The nurse who performed the exam described her process in detail and never mentioned collecting blood. See Record Document 53 at 82-90. On cross-examination, she added that no toxicology tests were done. See id. at 96. --------
A district court may deny a Section 2255 motion without holding an evidentiary hearing "only if the motions, files, and records of the case conclusively show that the prisoner is entitled to no relief." United States v. Bartholomew, 974 F.2d 39, 41 (5th Cir. 1992). The court may not ordinarily decide contested factual issues by affidavits alone, unless the affidavits are supported by other evidence in the record. See United States v. Hughes, 635 F.2d 449, 451 (5th Cir. 1981). However, the movant must present "independent indicia of the likely merit of [his] allegations" to be entitled to an evidentiary hearing. United States v. Reed, 719 F.3d 369, 373 (5th Cir. 2013). A movant is not entitled to a hearing if he presents only conclusory or speculative allegations, without any evidentiary support. See id. at 373-74.

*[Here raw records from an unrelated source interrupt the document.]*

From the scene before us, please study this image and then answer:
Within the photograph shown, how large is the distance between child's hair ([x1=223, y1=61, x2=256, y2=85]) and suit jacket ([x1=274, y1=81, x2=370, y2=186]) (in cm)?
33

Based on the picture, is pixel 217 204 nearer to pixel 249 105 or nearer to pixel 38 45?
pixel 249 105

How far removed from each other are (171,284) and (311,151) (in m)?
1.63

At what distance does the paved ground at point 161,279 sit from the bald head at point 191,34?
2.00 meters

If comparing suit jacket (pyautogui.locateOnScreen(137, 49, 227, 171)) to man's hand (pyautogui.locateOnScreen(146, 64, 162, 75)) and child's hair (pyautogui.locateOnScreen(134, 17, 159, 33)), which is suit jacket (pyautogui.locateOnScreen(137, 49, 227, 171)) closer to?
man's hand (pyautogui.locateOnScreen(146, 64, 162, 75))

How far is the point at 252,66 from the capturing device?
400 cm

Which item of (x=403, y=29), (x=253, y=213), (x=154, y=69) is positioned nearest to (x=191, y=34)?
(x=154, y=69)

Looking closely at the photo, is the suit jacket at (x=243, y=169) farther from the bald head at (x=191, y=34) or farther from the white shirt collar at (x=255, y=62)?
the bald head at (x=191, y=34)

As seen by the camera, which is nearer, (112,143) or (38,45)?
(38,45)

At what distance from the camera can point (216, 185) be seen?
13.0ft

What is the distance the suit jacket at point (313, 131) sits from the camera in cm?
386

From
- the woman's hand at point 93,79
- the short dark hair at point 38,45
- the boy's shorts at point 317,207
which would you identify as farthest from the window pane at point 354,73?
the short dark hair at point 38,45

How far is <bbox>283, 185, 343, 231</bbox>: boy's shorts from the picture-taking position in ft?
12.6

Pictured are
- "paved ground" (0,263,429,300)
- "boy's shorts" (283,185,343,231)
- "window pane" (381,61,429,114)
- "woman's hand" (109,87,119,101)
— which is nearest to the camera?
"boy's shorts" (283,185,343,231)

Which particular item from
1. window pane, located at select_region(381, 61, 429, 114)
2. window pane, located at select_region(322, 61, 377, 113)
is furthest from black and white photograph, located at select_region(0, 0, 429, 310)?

Speights has not shown deficient performance under any of his allegations, nor has he provided any evidence to support the existence of a contested factual issue on his claims. Accordingly, he is not entitled to an evidentiary hearing and his Section 2255 motion must be denied.
III. CONCLUSION
Based on the foregoing analysis, the Motion to Vacate (Record Document 59) is DENIED.
Pursuant to Rule 11(a) of the Rules governing Section 2255 proceedings for the United States District Courts, this Court must issue or deny a certificate of appealability when it enters a final order adverse to the applicant. Unless a Circuit Justice or a District Judge issues a certificate of appealability, an appeal may not be taken to the court of appeals. In this instance, a certificate of appealability is DENIED because the applicant has failed to demonstrate a substantial showing of the denial of a constitutional right.
An order consistent with the instant Memorandum Ruling shall issue herewith.
THUS DONE AND SIGNED in Shreveport, Louisiana, this 28 day of January, 2019.